▶ **Extrait fourni**
################

Petite claque que cette novella d’un auteur que j’apprécie énormément, mais dont j’ai finalement lu assez peu de livres pour qu’il me surprenne encore, voire me prenne de court. Vous connaissez la Moldavie ? Ce petit pays de l’Europe de l’Est, et sa mince bande de terre, revendiquée par des russophones, qu’on appelle la Transnistrie ? Comme vous, avant, j’aurais répondu que oui je voyais à peu près où ça se situait, sans en savoir plus sur ses spécificités(*). “La peste du léopard vert” m’en a appris bien plus sur ce territoire, qui n’est même pas un pays, mais dont l’économie est… des plus dynamiques, dira-t-on.
(*) Je savais déjà que cette enclave russophone n’était pas des plus recommandables, mais franchement pas plus. Ça a changé, j’en sais plus.
Sorte de techno-thriller contemporain, mêlé à une enquête historique se déroulant dans mille ans d’ici, je dois confesser que ce texte m’a charmé et intéressé tout du long, avant de me plaquer contre un mur sans avertissement et de me marteler la tête avec ses petits poings, me laissant pantelant et groggy face à une chute aussi inattendue que cruelle. Rien vu venir !
Demain
Aube du troisième millénaire, l’humanité s’est affranchie de ses ennuis actuels et ne s’est pas pris la fin du monde en pleine tronche. Tout va visiblement bien. La civilisation humaine qui semble perdurer dans la sérénité, depuis presque un millénaire, est de celles qu’on qualifie de “post-pénurie” ou d’abondance. Un idéal qui postule qu’une gestion des ressources optimale pourrait aider une société à éviter les déboires habituels qui jalonnent notre histoire : guerres et épidémies, par exemple. Une éventualité pas totalement impossible, mais qui pour se réaliser nécessiterait quelque chose, d’énorme, qu’on a bien du mal à imaginer : une paix mondiale ; une nouvelle énergie quasi-gratuite ; l’invention de la téléportation ou la visite des aliens(*) : comme tu veux, tu choiz’ !

################

▶ **Données fournies**

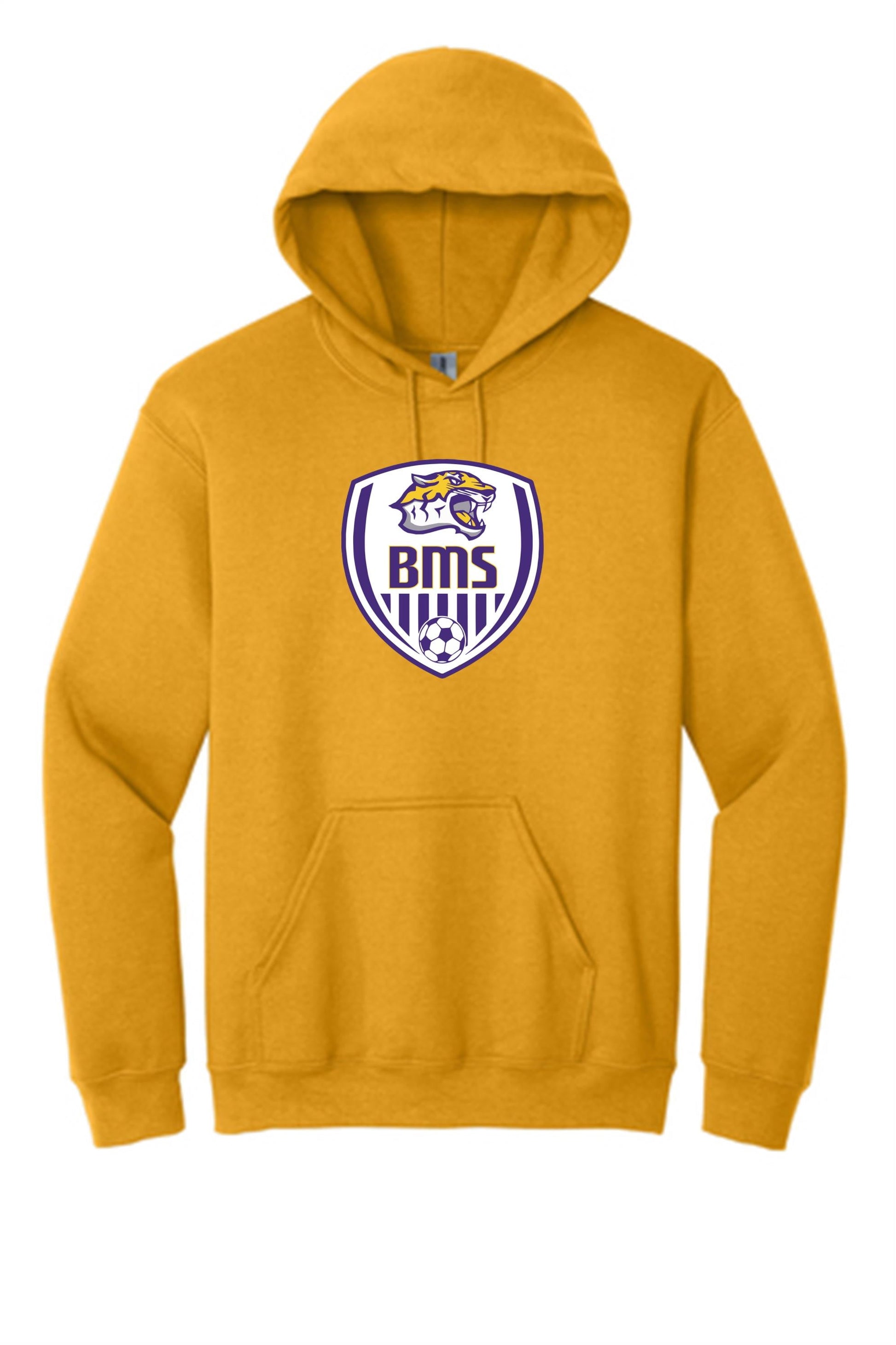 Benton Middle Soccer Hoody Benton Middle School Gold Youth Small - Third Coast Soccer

################

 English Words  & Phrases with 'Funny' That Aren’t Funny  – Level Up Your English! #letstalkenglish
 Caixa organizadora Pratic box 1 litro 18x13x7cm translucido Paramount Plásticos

################

▶ **Tâches à réaliser**
1. Reproduisez tout ce qui va de « Petite claque que » jusqu'à « plus dynamiques, dira-t-on. » dans la critique de « La peste du léopard vert ».
2. D'après la critique de « La peste du léopard vert », comment une société d'abondance pourrait-elle éviter les guerres et les épidémies ? Répondez en une à trois phrases.
3. Traduisez en anglais cette phrase de la critique de « La peste du léopard vert » : « La civilisation humaine qui semble perdurer dans la sérénité, depuis presque un millénaire, est de celles qu'on qualifie de “post-pénurie” ou d'abondance. »

▶ **Réponses attendues**
1.
Petite claque que cette novella d’un auteur que j’apprécie énormément, mais dont j’ai finalement lu assez peu de livres pour qu’il me surprenne encore, voire me prenne de court. Vous connaissez la Moldavie ? Ce petit pays de l’Europe de l’Est, et sa mince bande de terre, revendiquée par des russophones, qu’on appelle la Transnistrie ? Comme vous, avant, j’aurais répondu que oui je voyais à peu près où ça se situait, sans en savoir plus sur ses spécificités(*). “La peste du léopard vert” m’en a appris bien plus sur ce territoire, qui n’est même pas un pays, mais dont l’économie est… des plus dynamiques, dira-t-on.

2. Selon l'idéal dit « post-pénurie », une gestion optimale des ressources pourrait aider une société à éviter les déboires habituels de notre histoire, comme les guerres et les épidémies.

3. The human civilization that seems to have endured in serenity for nearly a millennium is of the kind described as “post-scarcity” or of abundance.